Stated task> Transcribe the rows below word for word, beginning at the start of the rows and continuing through the line that contains "10703 millimetres", and omit the pictures from your transcription.
═══ Records for this task ═══
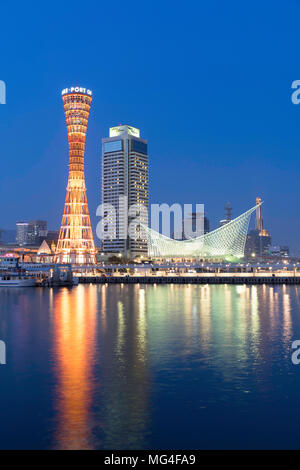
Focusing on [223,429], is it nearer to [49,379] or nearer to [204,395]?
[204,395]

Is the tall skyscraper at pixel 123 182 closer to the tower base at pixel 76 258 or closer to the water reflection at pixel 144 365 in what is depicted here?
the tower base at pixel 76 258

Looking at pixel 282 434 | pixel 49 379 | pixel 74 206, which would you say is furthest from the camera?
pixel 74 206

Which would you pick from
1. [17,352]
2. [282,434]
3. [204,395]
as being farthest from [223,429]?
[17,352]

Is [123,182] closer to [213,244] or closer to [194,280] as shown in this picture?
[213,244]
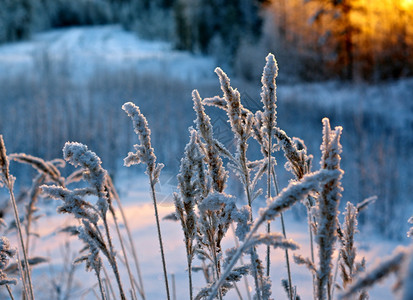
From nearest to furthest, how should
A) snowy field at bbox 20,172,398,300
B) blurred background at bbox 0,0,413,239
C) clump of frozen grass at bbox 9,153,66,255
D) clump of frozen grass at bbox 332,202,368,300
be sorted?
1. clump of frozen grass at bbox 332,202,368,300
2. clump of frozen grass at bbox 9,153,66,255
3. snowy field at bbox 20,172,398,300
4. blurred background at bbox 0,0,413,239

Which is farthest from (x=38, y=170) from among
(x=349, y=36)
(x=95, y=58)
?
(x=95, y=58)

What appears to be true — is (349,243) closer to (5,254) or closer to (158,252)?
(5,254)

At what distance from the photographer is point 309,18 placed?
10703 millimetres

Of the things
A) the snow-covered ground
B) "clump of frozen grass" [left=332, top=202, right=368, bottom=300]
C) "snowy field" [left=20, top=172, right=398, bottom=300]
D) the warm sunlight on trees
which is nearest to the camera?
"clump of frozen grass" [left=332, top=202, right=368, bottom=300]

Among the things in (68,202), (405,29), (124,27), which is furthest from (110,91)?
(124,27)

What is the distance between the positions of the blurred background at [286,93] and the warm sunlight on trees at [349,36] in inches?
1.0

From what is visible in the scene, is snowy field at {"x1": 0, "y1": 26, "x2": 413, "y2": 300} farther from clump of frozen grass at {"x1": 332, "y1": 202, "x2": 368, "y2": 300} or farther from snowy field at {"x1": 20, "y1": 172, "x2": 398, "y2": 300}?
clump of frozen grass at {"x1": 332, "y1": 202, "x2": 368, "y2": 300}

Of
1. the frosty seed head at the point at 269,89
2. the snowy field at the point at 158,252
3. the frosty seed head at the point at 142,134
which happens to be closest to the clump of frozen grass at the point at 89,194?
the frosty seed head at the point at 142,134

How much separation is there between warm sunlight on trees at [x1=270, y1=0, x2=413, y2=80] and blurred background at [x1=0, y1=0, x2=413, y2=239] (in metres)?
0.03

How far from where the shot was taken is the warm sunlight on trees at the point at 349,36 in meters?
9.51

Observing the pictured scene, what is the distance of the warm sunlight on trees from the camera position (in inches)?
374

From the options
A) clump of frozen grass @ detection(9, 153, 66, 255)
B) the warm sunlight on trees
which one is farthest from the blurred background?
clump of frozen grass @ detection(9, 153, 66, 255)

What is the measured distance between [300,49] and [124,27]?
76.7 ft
═══
Expected output>
Focusing on [223,429], is it nearer to [49,379] or nearer to [204,395]?
[204,395]

Is the tall skyscraper at pixel 123 182 closer to the tower base at pixel 76 258 or closer to the water reflection at pixel 144 365 in what is depicted here?
the tower base at pixel 76 258

Looking at pixel 282 434 | pixel 49 379 | pixel 74 206, which would you say is furthest from the camera?
pixel 74 206

Which would you pick from
1. [17,352]
2. [282,434]
3. [204,395]
as being farthest from [223,429]?
[17,352]

Is [123,182] closer to [213,244] or closer to [194,280] as shown in this picture?
[213,244]
From nearest to furthest, how should
A) snowy field at bbox 20,172,398,300
B) blurred background at bbox 0,0,413,239
C) clump of frozen grass at bbox 9,153,66,255
D) clump of frozen grass at bbox 332,202,368,300
be sorted?
1. clump of frozen grass at bbox 332,202,368,300
2. clump of frozen grass at bbox 9,153,66,255
3. snowy field at bbox 20,172,398,300
4. blurred background at bbox 0,0,413,239

Which is farthest from (x=38, y=170) from among
(x=349, y=36)
(x=95, y=58)
?
(x=95, y=58)

What appears to be true — is (349,243) closer to (5,254) or closer to (158,252)?
(5,254)

At what distance from the photographer is point 309,18 placed?
10703 millimetres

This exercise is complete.